J1.5 The Circulation Response to Volcanic Eruptions: The Importance of Tropical Stratospheric Warming

Tuesday, 27 June 2017: 2:30 PM
Salon F (Marriott Portland Downtown Waterfront)
Kevin DallaSanta, Courant Institute of Mathematical Sciences, New York University, New York, NY; and E. P. Gerber

Paleo-observations and reanalyses indicate that large tropical eruptions are followed by a poleward shift of the boreal jet stream in winter. It has been suggested that the jet shift stems from warming of the tropical stratosphere by volcanic aerosols. Although comprehensive models have generally reproduced this, they are not in uniform agreement. We investigate the impact of stratospheric warming on the circulation using a hierarchy of simplified models: a zonally symmetric model, a dry dynamical core in perpetual winter, and a moist radiative model with an annual cycle.

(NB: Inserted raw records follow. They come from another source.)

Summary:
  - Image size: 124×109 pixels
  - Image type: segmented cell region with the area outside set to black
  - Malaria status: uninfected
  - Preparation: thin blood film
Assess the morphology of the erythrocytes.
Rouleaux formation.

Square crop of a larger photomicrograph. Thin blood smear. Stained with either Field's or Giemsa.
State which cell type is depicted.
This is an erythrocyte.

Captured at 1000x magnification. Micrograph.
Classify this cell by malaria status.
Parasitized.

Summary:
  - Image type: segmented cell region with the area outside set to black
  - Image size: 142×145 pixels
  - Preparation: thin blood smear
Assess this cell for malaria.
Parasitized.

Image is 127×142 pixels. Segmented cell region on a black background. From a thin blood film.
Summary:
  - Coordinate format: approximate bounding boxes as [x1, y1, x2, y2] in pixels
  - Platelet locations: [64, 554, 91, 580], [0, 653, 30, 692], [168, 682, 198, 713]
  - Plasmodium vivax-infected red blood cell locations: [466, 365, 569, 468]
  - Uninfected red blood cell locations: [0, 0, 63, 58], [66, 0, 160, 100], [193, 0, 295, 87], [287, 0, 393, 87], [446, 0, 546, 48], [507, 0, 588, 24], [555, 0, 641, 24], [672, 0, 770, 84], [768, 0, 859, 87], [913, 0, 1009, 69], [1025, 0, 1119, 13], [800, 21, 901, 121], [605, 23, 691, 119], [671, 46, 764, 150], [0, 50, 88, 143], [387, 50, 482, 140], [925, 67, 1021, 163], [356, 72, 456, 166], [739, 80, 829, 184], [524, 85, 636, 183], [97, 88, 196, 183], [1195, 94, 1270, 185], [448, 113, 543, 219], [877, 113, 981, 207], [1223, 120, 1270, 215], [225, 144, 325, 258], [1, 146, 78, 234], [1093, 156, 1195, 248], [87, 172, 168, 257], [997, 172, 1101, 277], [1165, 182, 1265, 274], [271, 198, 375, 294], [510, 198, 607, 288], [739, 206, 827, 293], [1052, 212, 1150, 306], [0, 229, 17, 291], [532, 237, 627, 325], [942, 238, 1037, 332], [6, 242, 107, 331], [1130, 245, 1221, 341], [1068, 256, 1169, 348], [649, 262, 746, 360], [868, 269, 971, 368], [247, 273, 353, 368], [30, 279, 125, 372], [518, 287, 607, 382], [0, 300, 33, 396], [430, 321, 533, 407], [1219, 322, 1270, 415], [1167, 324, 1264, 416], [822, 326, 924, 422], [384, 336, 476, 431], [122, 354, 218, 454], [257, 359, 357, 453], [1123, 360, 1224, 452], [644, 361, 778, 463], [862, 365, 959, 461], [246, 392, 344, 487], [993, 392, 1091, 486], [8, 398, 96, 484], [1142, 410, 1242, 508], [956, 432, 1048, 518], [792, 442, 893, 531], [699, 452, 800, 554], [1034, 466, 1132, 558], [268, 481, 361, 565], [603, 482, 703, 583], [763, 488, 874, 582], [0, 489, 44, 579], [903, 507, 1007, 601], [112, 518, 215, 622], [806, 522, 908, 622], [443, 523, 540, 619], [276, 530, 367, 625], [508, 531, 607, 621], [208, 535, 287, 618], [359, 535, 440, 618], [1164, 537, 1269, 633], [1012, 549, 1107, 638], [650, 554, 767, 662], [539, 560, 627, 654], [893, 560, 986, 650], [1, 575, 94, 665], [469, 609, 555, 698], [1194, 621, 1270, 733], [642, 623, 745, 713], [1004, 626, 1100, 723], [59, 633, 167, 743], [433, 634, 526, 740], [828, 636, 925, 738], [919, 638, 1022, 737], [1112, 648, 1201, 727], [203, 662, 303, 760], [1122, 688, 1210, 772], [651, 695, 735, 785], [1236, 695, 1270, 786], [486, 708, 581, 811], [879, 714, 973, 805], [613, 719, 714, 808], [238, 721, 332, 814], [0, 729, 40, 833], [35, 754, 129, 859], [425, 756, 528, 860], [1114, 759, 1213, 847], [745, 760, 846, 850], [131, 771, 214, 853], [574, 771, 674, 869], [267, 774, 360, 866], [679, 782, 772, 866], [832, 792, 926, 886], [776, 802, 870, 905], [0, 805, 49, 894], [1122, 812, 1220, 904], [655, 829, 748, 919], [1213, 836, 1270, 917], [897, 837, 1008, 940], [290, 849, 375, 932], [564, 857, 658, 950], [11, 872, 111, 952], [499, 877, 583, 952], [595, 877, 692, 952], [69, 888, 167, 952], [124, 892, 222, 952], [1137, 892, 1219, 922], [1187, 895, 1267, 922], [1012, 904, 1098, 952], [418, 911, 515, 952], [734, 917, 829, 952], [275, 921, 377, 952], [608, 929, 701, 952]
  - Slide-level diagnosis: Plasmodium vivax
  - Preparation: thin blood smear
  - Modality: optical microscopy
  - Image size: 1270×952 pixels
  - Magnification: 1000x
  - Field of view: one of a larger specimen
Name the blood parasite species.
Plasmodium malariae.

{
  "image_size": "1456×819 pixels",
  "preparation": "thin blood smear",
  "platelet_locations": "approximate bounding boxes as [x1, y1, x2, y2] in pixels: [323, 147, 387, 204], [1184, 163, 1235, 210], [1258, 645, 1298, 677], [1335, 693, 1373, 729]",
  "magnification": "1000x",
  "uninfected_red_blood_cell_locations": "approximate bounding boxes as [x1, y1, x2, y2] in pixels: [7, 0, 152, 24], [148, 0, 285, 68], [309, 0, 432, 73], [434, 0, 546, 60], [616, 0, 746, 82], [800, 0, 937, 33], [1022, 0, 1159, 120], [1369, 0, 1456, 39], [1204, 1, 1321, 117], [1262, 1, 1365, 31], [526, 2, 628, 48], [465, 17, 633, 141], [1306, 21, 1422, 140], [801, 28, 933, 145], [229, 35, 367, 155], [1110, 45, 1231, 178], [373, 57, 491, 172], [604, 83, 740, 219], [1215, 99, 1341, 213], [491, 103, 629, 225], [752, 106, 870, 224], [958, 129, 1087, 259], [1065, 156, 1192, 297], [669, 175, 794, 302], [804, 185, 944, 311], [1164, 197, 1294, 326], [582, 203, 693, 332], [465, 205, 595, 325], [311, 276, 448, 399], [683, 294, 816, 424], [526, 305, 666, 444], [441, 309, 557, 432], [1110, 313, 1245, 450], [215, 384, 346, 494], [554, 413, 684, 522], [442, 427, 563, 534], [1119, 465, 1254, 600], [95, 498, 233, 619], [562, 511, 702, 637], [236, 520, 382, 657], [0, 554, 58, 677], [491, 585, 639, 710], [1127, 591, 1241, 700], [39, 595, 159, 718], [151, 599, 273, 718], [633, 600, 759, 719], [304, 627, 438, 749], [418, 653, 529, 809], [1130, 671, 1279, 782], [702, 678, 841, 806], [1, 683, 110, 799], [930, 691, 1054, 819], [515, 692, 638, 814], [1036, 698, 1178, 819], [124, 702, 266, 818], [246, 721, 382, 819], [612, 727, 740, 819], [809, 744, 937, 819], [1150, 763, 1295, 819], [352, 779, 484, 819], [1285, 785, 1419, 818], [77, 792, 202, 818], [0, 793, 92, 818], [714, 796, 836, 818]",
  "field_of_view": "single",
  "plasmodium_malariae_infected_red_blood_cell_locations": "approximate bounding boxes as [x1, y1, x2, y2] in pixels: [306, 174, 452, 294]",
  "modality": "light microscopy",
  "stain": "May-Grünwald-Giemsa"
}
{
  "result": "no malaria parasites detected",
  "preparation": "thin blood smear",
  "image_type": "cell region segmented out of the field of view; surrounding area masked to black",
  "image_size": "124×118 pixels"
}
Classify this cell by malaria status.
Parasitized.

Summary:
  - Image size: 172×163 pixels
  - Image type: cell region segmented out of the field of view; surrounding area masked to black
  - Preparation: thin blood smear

We find that stratospheric warming suffices to reproduce a poleward jet shift. However, the hypothesized mechanism (a strengthening of the stratospheric winds, in balance with the warming anomaly, which in turn stimulates an annular mode response in the troposphere) does not hold quantitatively. Specifically, we find that the warm anomaly is spread into the subtropics by a Hadley Cell-like response of the zonally symmetric circulation, and then to higher latitudes by changes in wave breaking. Thus, the final response of the stratosphere fundamentally depends on eddy interactions. The tropospheric jet shift also depends critically on changes in wave breaking, evolving in concert with the extratropical stratosphere. The coupling bears some similarity to that of the annular mode—i.e., a stronger polar vortex is associated with a poleward jet shift in the troposphere—but the annular mode cannot explain the seasonal variation of the response, or its sensitivity to the model climatology. Lastly, we discuss implications for comprehensive models.